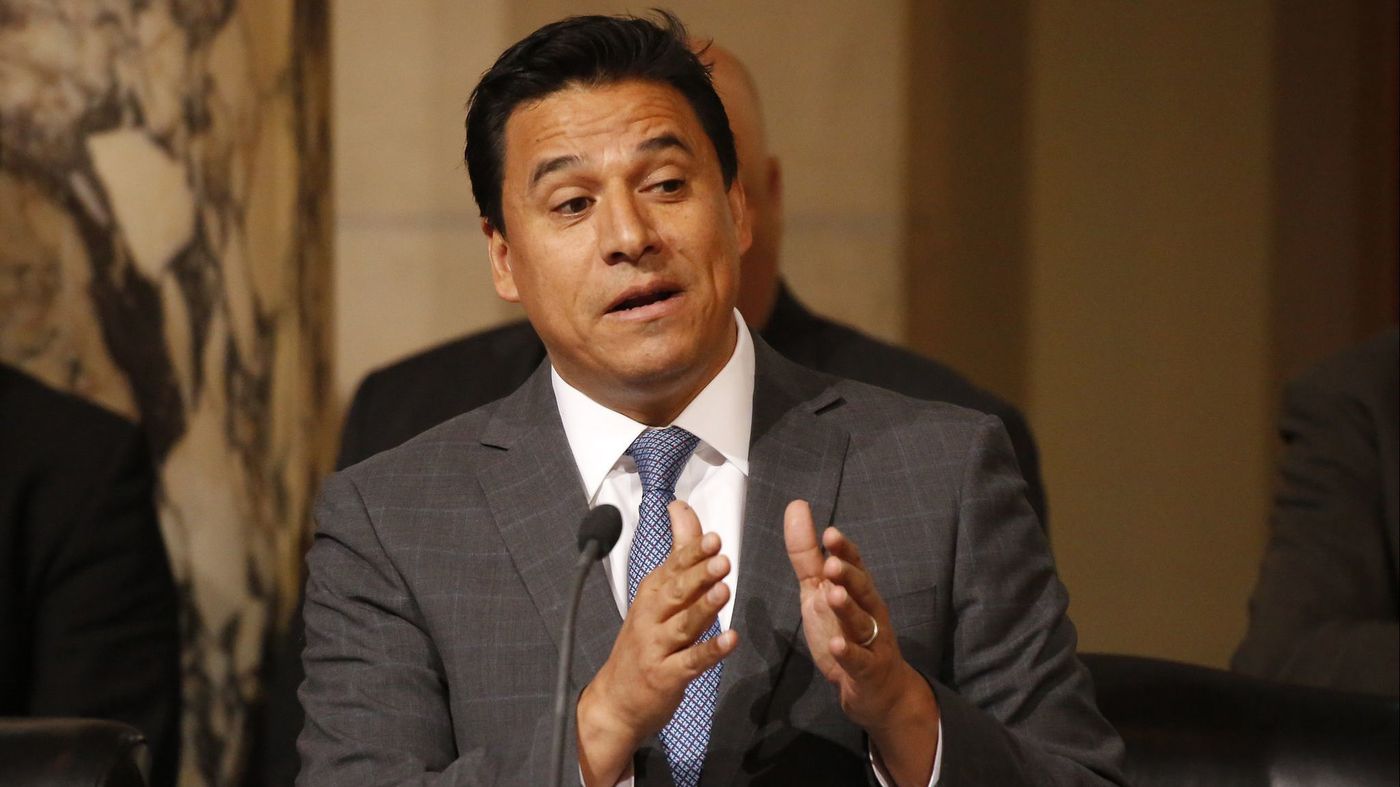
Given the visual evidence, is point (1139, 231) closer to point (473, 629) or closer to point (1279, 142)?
point (1279, 142)

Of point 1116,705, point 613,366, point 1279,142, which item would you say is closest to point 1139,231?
point 1279,142

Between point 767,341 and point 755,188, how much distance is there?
0.27 meters

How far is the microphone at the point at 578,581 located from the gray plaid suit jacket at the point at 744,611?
20cm

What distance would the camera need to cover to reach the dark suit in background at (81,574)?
2674 millimetres

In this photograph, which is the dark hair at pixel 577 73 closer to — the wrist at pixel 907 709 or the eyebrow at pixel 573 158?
the eyebrow at pixel 573 158

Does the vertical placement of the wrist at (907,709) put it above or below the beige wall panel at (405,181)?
below

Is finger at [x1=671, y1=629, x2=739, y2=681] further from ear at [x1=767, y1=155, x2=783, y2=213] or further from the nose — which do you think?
ear at [x1=767, y1=155, x2=783, y2=213]

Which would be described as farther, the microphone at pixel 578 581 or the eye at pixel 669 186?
the eye at pixel 669 186

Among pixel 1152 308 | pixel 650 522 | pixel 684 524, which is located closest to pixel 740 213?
pixel 650 522

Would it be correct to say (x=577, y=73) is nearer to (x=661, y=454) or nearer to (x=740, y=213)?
(x=740, y=213)

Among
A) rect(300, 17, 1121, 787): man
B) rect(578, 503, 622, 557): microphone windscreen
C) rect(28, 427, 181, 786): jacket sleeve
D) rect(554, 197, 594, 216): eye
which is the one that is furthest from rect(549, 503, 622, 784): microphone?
rect(28, 427, 181, 786): jacket sleeve

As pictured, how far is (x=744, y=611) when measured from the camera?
5.66 ft

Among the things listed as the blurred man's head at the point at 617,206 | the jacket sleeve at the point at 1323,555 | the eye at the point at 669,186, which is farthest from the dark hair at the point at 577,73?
the jacket sleeve at the point at 1323,555

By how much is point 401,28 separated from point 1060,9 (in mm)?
1659
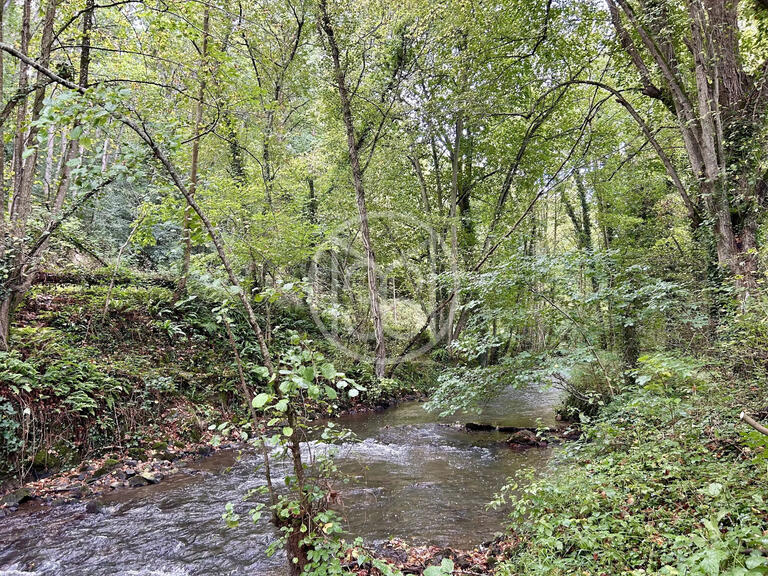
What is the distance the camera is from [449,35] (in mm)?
10086

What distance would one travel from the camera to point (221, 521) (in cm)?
528

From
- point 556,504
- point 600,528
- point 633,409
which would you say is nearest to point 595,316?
point 633,409

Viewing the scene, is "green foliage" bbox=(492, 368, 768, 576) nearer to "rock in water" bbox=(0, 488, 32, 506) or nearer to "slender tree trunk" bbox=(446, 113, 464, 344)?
"rock in water" bbox=(0, 488, 32, 506)

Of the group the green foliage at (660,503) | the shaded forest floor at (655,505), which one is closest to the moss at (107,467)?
the shaded forest floor at (655,505)

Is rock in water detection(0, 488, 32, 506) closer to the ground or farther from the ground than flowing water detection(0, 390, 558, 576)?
farther from the ground

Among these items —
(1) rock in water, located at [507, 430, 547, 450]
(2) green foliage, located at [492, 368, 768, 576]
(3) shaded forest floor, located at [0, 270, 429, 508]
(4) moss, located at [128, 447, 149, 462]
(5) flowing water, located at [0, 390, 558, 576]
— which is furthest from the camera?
(1) rock in water, located at [507, 430, 547, 450]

+===+

What you have to do:
Can you turn all of the material above into a numbered list with the blank lines left out and the pictures omitted?

Problem solution:
1. Given the visual evidence, is point (1139, 231) closer to point (473, 629) or closer to point (1279, 142)?
2. point (1279, 142)
3. Of point 1116,705, point 613,366, point 1279,142, which item would you say is closest to point 1139,231?
4. point 1279,142
5. Between point 767,341 and point 755,188, how much distance is there?
6. 0.27 meters
7. How far is the microphone at the point at 578,581 located from the gray plaid suit jacket at the point at 744,611?
8. 20cm
9. What distance would the camera need to cover to reach the dark suit in background at (81,574)?
10. 2674 millimetres
11. In this photograph, which is the dark hair at pixel 577 73 closer to — the wrist at pixel 907 709 or the eyebrow at pixel 573 158?
12. the eyebrow at pixel 573 158
13. Does the vertical placement of the wrist at (907,709) put it above or below the beige wall panel at (405,181)?
14. below
15. Is finger at [x1=671, y1=629, x2=739, y2=681] further from ear at [x1=767, y1=155, x2=783, y2=213] or further from the nose — which do you think?
16. ear at [x1=767, y1=155, x2=783, y2=213]
17. Which would be described as farther, the microphone at pixel 578 581 or the eye at pixel 669 186?
18. the eye at pixel 669 186
19. Among pixel 1152 308 | pixel 650 522 | pixel 684 524, which is located closest to pixel 740 213?
20. pixel 650 522
21. Would it be correct to say (x=577, y=73) is nearer to (x=661, y=454) or nearer to (x=740, y=213)?
22. (x=740, y=213)
23. Among
24. A) rect(300, 17, 1121, 787): man
25. B) rect(578, 503, 622, 557): microphone windscreen
26. C) rect(28, 427, 181, 786): jacket sleeve
27. D) rect(554, 197, 594, 216): eye
28. which is the one that is furthest from rect(549, 503, 622, 784): microphone?
29. rect(28, 427, 181, 786): jacket sleeve
30. As pictured, how far is (x=744, y=611) when measured from the camera?
31. 5.66 ft
32. Among the things listed as the blurred man's head at the point at 617,206 | the jacket sleeve at the point at 1323,555 | the eye at the point at 669,186, which is farthest from the dark hair at the point at 577,73?
33. the jacket sleeve at the point at 1323,555
34. By how much is point 401,28 separated from point 1060,9 (in mm)?
35. 1659
36. What is the distance the camera is from [449,35] (in mm)?
37. 10086
38. What distance would one travel from the camera to point (221, 521) (in cm)?
39. 528
40. From
41. - point 556,504
42. - point 600,528
43. - point 633,409
44. which would you say is nearest to point 595,316?
45. point 633,409
46. Viewing the scene, is "green foliage" bbox=(492, 368, 768, 576) nearer to "rock in water" bbox=(0, 488, 32, 506) or nearer to "slender tree trunk" bbox=(446, 113, 464, 344)?
47. "rock in water" bbox=(0, 488, 32, 506)
48. Of the group the green foliage at (660,503) | the shaded forest floor at (655,505), which one is closest to the moss at (107,467)?
49. the shaded forest floor at (655,505)
50. Is rock in water detection(0, 488, 32, 506) closer to the ground or farther from the ground than flowing water detection(0, 390, 558, 576)?
51. farther from the ground
52. Among these items —
53. (1) rock in water, located at [507, 430, 547, 450]
54. (2) green foliage, located at [492, 368, 768, 576]
55. (3) shaded forest floor, located at [0, 270, 429, 508]
56. (4) moss, located at [128, 447, 149, 462]
57. (5) flowing water, located at [0, 390, 558, 576]
58. — which is furthest from the camera?
59. (1) rock in water, located at [507, 430, 547, 450]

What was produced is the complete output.